If you want to understand why the results were mixed, you’d have to expand the scope of understand to more than just looking at the marketing department. A good way to incorporate bigger picture thinking would be enlisting project managers in a leading SAFe 4.0 training course.
What Wu found when she was trying to understand her survey results was that if she looked at it from the point of view of the entire organization and not just their marketing arm, she found that it was really the data analytic skills that the employees did or didn’t have that ultimately drove their returns on social media use.
People who have data analytic skills can help companies maximize value from social media. Wu discovered that data mining and analytic skills cannot simply be employed entirely in the marketing department alone.
“At first, we thought since marketers use advanced analytics, maybe the value came from there. We found exactly the opposite, that it’s really data skill across the entire spectrum of functions within the firm that matters the most,” Wu added.
That means deploying employing data analytics and data mining skills in finance, Human Resources, product development and Research and Development as well. The only way for companies to derive greater value from social media is if data skills are used in all aspects of the company’s operations.
If you consider it, it kind of makes sense because Facebook data for example, isn’t just data for marketers alone. It has consumer sentiment, feedback and preferences can actually be widely applied to every stage of a company’s operation.
For example, a clothing company could track customer preferences and use it to introduce new products that people would actually buy. Social media savvy companies can also turn their biggest fans and followers on social media into model employees.
There are tons of social media data that can be used to your benefit if you are properly educated in the field. It can really be used in all aspects of a company’s operation from concept to finish line. You could use Google Ad Words to come up with a perfect book name or blog post title that would get the most click through, for example.
When someone in the Human Resources department can look at employee data for example, they can make a better call on who would be a better investment for the company.

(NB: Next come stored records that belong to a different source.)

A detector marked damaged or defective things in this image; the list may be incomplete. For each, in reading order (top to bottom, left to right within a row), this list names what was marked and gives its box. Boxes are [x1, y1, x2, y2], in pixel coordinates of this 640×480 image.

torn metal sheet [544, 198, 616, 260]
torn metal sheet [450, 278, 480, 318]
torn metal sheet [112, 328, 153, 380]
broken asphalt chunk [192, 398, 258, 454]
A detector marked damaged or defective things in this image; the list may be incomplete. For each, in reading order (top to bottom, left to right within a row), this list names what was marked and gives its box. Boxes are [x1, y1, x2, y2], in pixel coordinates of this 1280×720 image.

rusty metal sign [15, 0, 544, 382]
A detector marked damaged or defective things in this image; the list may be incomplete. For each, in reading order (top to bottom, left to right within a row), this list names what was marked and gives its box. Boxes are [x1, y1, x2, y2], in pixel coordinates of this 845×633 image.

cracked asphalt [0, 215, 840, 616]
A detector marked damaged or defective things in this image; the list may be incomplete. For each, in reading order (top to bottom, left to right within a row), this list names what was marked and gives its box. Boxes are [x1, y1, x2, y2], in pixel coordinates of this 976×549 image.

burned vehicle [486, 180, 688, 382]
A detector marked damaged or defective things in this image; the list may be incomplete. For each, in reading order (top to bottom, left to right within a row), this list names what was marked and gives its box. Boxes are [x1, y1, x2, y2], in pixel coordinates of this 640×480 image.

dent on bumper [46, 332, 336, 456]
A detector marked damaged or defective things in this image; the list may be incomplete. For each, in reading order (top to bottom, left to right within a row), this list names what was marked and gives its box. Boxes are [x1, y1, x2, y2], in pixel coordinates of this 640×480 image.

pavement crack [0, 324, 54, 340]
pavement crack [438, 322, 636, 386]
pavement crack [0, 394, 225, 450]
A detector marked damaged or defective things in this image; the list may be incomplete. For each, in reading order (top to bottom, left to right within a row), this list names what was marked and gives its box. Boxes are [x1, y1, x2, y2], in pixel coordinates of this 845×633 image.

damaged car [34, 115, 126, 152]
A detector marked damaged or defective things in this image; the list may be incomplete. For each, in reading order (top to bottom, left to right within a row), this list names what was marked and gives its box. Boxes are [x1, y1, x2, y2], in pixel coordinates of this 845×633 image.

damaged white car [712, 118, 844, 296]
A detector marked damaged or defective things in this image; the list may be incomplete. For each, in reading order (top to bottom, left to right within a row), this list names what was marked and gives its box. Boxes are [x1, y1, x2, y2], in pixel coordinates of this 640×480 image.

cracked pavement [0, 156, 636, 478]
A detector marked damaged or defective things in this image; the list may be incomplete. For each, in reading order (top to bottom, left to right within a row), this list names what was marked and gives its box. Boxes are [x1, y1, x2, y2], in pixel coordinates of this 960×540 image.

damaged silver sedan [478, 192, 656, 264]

If the finance, operations or product development department could do the same with their processes, it would bring greater value to the organization.
The factor that makes all the difference here is not merely adopting social media, it’s not just getting a Facebook, Instagram or LinkedIn page, but knowing how to use them in an intelligent way.
If your company is consumer-facing and it has products, you need to know what your customers are doing. Social media use is a no brainer in this case. However, non-consumer facing companies can also create more value if they apply data analytics to all aspects of their firm besides only marketing.
“That gots us thinking maybe the social media data is really impacting every aspect of the firm’s operation. The marketing outcome may be just the tip of the iceberg,” Wu concluded.